** begin **

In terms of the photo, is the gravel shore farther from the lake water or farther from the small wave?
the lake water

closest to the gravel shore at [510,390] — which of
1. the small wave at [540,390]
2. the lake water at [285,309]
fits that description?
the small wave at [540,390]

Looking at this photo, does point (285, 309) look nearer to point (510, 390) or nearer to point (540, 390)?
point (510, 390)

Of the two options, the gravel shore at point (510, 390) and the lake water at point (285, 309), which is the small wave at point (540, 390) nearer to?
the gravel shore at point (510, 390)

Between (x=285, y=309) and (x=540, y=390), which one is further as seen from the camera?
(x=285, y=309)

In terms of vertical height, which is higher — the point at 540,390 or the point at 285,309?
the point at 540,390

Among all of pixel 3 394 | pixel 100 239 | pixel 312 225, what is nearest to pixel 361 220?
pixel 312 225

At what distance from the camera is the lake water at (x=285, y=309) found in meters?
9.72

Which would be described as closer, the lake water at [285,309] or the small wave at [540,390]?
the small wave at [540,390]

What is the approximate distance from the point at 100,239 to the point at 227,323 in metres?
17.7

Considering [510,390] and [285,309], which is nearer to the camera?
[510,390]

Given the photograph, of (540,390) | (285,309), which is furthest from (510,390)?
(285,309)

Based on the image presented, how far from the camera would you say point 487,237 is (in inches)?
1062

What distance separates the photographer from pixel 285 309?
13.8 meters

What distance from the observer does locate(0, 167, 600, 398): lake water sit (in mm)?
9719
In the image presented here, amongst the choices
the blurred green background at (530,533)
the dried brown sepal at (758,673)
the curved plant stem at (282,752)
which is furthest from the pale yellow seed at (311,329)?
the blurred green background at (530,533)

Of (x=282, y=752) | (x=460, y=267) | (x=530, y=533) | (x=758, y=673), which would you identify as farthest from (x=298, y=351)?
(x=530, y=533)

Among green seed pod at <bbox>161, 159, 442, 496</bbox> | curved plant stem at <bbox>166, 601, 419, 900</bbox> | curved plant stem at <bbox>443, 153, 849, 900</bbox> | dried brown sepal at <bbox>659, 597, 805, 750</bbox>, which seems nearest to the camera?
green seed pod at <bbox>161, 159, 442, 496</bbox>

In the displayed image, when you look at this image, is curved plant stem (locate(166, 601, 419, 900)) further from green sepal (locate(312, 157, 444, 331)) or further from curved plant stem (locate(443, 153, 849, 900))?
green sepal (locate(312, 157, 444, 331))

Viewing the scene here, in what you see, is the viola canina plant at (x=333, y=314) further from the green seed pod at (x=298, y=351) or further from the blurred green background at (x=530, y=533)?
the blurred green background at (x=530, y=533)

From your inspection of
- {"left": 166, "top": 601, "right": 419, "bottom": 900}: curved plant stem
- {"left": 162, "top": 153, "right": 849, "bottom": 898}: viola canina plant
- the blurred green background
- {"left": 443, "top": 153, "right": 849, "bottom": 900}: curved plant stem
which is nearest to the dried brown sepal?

** end **

* TASK DIRECTIONS: Copy out, unchanged, the lines of the entries beginning with the line that contains "What distance from the observer" and continuing through the last line of the entries.

* WRITTEN ANSWER:
What distance from the observer does locate(0, 167, 600, 398): lake water sit (in mm)?
9719
In the image presented here, amongst the choices
the blurred green background at (530,533)
the dried brown sepal at (758,673)
the curved plant stem at (282,752)
which is furthest from the pale yellow seed at (311,329)?
the blurred green background at (530,533)

Of (x=282, y=752) | (x=460, y=267) | (x=530, y=533) | (x=758, y=673), which would you identify as farthest from (x=298, y=351)?
(x=530, y=533)

Among green seed pod at <bbox>161, 159, 442, 496</bbox> | curved plant stem at <bbox>166, 601, 419, 900</bbox> | curved plant stem at <bbox>443, 153, 849, 900</bbox> | dried brown sepal at <bbox>659, 597, 805, 750</bbox>, which seems nearest to the camera?
green seed pod at <bbox>161, 159, 442, 496</bbox>

In the displayed image, when you look at this image, is curved plant stem (locate(166, 601, 419, 900)) further from green sepal (locate(312, 157, 444, 331)) or further from curved plant stem (locate(443, 153, 849, 900))?
green sepal (locate(312, 157, 444, 331))

Viewing the scene here, in what you see, is the viola canina plant at (x=333, y=314) further from the green seed pod at (x=298, y=351) or further from the blurred green background at (x=530, y=533)?
the blurred green background at (x=530, y=533)

From your inspection of
- {"left": 166, "top": 601, "right": 419, "bottom": 900}: curved plant stem
- {"left": 162, "top": 153, "right": 849, "bottom": 898}: viola canina plant
- the blurred green background
- {"left": 443, "top": 153, "right": 849, "bottom": 900}: curved plant stem
which is nearest to the dried brown sepal?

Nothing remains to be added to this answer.